Find the total number of selections of r things from n different things when each thing can be repeated unlimited number of times? Find the total number  of selections of r things from n different things when each thing can be repeated unlimited number of times ?
I know that the formula is $$ n+r-1\choose r  $$
But how do we get this formula ? 
How the problem stated above is equivalent to choosing $r$ things from $n+r-1$ things?
 A: The method of 'stars and bars' comes in handy here.  
For instance if you are selecting $r=9$ things from $n=4$ different types.  Then any sequence of $3$ bars and $9$ stars represents a selection, where the bars are separators between the types, and stars are items selected.  For instance
$**|****|***| $
represents selecting two things of type 1, four of type 2, three of type 3, and none of type 4.
Thus there are ${12}\choose{9}$ possible ways to make the selection.
A: Modifying the above solution a little bit to give a better perspective to solution.
For instance if you are selecting $r=9$ things from $n=4$ different types. Then any sequence of 3 bars and 9 stars represents a selection, where the bars are separators between the types, and stars are items selected. For instance
∗∗|∗∗∗∗|∗∗∗|
represents selecting two things of type 1, four of type 2, three of type 3, and none of type 4.
Thus we have to decide where to place bars and then the partitions created will automatically be the combinations.
we have 12 empty positions have we have 3 bars thus solution is $^{12}C_3$ which is same as $^{12}C_9$

Given instruction 1: Can you retype the part of the stars-and-bars thread that opens with the words containing "A: Modifying the" and closes with "be the combinations."?
Given instruction 2: For each type in the stars-and-bars example, how many things does the selection take?

Information shown:
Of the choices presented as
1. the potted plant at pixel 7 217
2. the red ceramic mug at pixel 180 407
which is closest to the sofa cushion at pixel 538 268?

Exercise result 1:
A: Modifying the above solution a little bit to give a better perspective to solution.
For instance if you are selecting $r=9$ things from $n=4$ different types. Then any sequence of 3 bars and 9 stars represents a selection, where the bars are separators between the types, and stars are items selected. For instance
∗∗|∗∗∗∗|∗∗∗|
represents selecting two things of type 1, four of type 2, three of type 3, and none of type 4.
Thus we have to decide where to place bars and then the partitions created will automatically be the combinations.

Exercise result 2:
Type 1: two
Type 2: four
Type 3: three
Type 4: none